Given entries
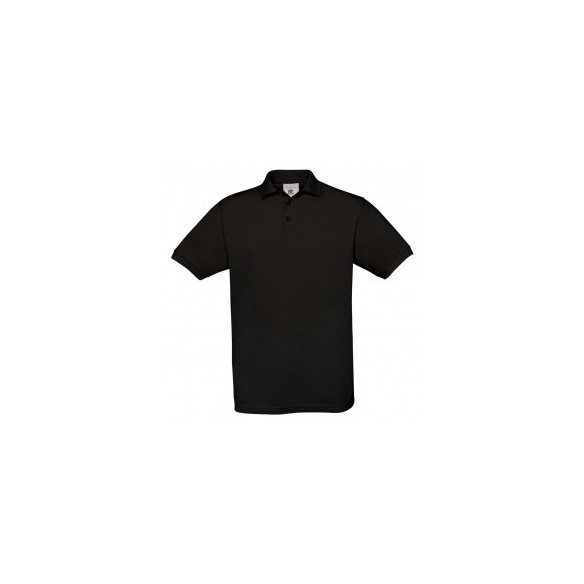 POLO PIQUE HOMBRE MANGA CORTA 100% ALGODON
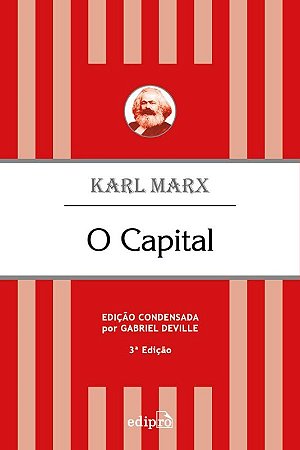 Capital, o - Edicao Condensada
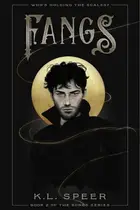 Book cover of Fangs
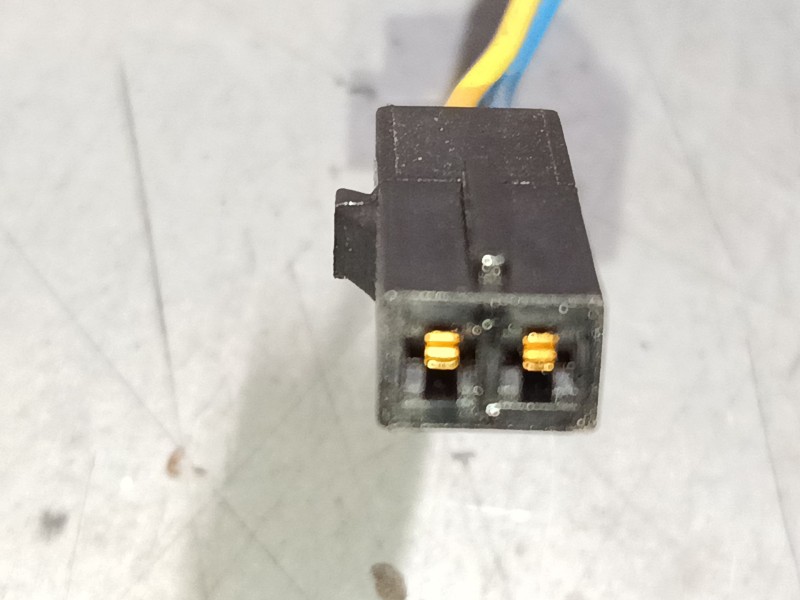 Recambio de anclaje cinturon delantero izquierdo para seat altea xl (5p5, 5p8) 1.4 tsi referencia OEM IAM 5P0857755H  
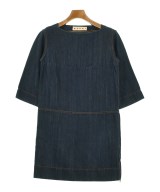 MARNI（マルニ）ワンピース 紺 サイズ:36(XS位) レディース/2200678673072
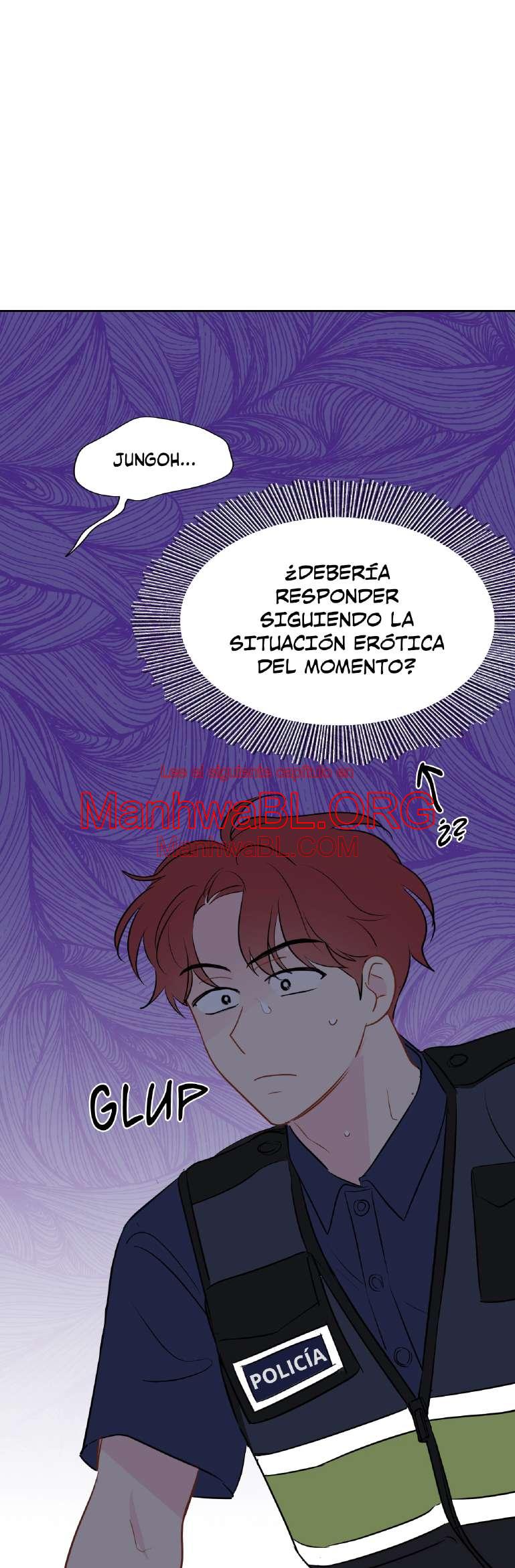 La fantasía de tus pesadillas - Capítulo 24 3 manhwa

Activity
Both the line containing "Capital, o - Edicao Condensada" and the last line of the records above belong in the exact copy, along with every line between them; pictures do not.

Response to this exercise
 Capital, o - Edicao Condensada
 Book cover of Fangs
 Recambio de anclaje cinturon delantero izquierdo para seat altea xl (5p5, 5p8) 1.4 tsi referencia OEM IAM 5P0857755H  
 MARNI（マルニ）ワンピース 紺 サイズ:36(XS位) レディース/2200678673072
 La fantasía de tus pesadillas - Capítulo 24 3 manhwa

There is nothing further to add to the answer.